-- The task --
Show the lines below where "model" occurs.

╭─ Extracted material

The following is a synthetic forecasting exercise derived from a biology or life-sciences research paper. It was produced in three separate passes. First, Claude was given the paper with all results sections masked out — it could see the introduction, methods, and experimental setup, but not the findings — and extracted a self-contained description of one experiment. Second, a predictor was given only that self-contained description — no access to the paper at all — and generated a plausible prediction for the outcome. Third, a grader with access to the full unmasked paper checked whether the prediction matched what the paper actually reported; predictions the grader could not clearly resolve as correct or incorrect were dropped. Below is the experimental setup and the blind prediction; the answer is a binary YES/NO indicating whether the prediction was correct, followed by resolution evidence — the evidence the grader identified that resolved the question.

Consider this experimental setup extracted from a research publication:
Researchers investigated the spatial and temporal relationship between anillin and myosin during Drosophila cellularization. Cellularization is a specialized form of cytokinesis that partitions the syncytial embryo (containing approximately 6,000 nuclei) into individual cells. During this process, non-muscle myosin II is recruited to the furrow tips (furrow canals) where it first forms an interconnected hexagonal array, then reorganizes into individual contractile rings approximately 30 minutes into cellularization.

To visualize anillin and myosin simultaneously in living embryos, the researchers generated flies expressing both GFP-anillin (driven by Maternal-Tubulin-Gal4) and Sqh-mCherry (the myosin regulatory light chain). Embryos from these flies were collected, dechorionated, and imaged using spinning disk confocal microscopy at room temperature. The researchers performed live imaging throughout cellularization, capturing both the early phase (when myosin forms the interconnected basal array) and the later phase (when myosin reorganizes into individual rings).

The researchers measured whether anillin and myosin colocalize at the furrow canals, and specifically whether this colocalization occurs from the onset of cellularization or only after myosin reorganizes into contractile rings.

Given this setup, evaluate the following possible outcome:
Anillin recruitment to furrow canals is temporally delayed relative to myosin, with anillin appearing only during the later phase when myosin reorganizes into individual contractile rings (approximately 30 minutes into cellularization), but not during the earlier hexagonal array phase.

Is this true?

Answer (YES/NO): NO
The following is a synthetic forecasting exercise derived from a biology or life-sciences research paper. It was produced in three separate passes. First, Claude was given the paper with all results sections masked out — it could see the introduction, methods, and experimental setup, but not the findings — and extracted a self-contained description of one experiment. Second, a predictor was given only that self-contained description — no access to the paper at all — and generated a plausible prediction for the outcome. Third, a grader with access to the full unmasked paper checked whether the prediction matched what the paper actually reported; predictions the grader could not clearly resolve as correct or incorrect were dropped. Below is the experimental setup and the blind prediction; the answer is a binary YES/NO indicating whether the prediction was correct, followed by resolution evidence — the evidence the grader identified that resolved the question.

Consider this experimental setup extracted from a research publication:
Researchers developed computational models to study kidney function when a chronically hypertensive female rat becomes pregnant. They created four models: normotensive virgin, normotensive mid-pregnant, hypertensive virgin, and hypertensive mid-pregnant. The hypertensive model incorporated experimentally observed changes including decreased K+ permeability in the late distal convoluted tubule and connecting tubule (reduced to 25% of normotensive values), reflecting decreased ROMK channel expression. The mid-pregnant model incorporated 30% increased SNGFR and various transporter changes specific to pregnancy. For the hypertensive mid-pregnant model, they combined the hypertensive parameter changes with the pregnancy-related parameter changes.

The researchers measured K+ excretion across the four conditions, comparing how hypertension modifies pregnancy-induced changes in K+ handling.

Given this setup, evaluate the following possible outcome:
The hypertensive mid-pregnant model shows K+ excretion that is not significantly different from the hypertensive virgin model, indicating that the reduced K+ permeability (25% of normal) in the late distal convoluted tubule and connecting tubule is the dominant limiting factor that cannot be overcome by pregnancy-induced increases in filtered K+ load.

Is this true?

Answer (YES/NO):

╰─

-- Response to this exercise --
Researchers developed computational models to study kidney function when a chronically hypertensive female rat becomes pregnant. They created four models: normotensive virgin, normotensive mid-pregnant, hypertensive virgin, and hypertensive mid-pregnant. The hypertensive model incorporated experimentally observed changes including decreased K+ permeability in the late distal convoluted tubule and connecting tubule (reduced to 25% of normotensive values), reflecting decreased ROMK channel expression. The mid-pregnant model incorporated 30% increased SNGFR and various transporter changes specific to pregnancy. For the hypertensive mid-pregnant model, they combined the hypertensive parameter changes with the pregnancy-related parameter changes.
The hypertensive mid-pregnant model shows K+ excretion that is not significantly different from the hypertensive virgin model, indicating that the reduced K+ permeability (25% of normal) in the late distal convoluted tubule and connecting tubule is the dominant limiting factor that cannot be overcome by pregnancy-induced increases in filtered K+ load.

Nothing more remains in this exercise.